[Dataset entries]
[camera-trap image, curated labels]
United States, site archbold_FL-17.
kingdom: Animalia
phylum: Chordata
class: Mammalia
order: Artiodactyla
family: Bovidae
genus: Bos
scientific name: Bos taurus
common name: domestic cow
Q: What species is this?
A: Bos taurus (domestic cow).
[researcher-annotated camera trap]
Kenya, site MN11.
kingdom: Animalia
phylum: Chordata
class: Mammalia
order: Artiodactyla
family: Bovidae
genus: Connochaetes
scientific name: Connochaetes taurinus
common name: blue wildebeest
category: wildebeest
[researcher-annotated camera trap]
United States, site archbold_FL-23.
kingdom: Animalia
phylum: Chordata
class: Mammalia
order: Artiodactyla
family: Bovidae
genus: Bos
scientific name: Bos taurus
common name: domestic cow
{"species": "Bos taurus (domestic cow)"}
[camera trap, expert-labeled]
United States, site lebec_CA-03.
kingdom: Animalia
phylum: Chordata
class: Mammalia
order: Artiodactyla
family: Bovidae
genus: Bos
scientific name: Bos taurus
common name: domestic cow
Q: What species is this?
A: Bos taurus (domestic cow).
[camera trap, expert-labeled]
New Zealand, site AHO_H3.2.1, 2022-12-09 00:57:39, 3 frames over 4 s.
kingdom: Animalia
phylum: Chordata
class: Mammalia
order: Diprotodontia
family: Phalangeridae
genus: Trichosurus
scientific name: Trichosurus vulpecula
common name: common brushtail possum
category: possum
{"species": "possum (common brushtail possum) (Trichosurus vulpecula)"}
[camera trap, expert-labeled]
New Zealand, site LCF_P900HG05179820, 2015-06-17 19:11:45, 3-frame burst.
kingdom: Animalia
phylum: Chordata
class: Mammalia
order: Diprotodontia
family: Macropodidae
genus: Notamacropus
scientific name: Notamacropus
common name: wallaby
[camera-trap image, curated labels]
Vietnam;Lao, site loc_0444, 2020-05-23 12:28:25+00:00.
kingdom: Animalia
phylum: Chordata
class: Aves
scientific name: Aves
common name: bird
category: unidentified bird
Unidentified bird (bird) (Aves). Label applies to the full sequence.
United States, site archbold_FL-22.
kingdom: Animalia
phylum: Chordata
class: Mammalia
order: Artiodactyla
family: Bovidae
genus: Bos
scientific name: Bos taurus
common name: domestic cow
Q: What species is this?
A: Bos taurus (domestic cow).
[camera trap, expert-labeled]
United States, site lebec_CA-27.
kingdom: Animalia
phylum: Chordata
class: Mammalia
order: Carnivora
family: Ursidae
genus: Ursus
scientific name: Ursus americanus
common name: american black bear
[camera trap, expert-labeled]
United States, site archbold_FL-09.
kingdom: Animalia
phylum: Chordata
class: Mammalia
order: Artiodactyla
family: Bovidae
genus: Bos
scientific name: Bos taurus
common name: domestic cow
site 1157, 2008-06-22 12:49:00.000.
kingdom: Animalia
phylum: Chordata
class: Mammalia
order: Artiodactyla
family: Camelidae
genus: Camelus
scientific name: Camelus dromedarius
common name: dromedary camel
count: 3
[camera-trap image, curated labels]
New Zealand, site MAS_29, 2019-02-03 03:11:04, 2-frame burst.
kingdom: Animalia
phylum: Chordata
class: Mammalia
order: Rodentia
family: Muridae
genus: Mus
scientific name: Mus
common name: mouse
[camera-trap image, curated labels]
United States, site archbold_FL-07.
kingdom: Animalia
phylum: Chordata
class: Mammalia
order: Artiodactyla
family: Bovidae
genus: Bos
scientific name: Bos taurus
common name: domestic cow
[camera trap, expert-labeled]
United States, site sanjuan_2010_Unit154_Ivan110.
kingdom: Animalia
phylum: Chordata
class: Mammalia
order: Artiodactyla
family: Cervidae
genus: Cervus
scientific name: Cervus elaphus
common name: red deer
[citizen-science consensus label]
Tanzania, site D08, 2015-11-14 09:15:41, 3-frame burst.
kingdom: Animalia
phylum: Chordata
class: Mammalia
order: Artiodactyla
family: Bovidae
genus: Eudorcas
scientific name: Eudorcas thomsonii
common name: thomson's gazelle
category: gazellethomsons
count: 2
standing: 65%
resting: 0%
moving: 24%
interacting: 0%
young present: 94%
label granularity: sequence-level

Exercise details = Only the lines from the line with "category: gazellethomsons" to the final line of the entries are to be returned, each exactly as written, both ends included.

Problem solution =
category: gazellethomsons
count: 2
standing: 65%
resting: 0%
moving: 24%
interacting: 0%
young present: 94%
label granularity: sequence-level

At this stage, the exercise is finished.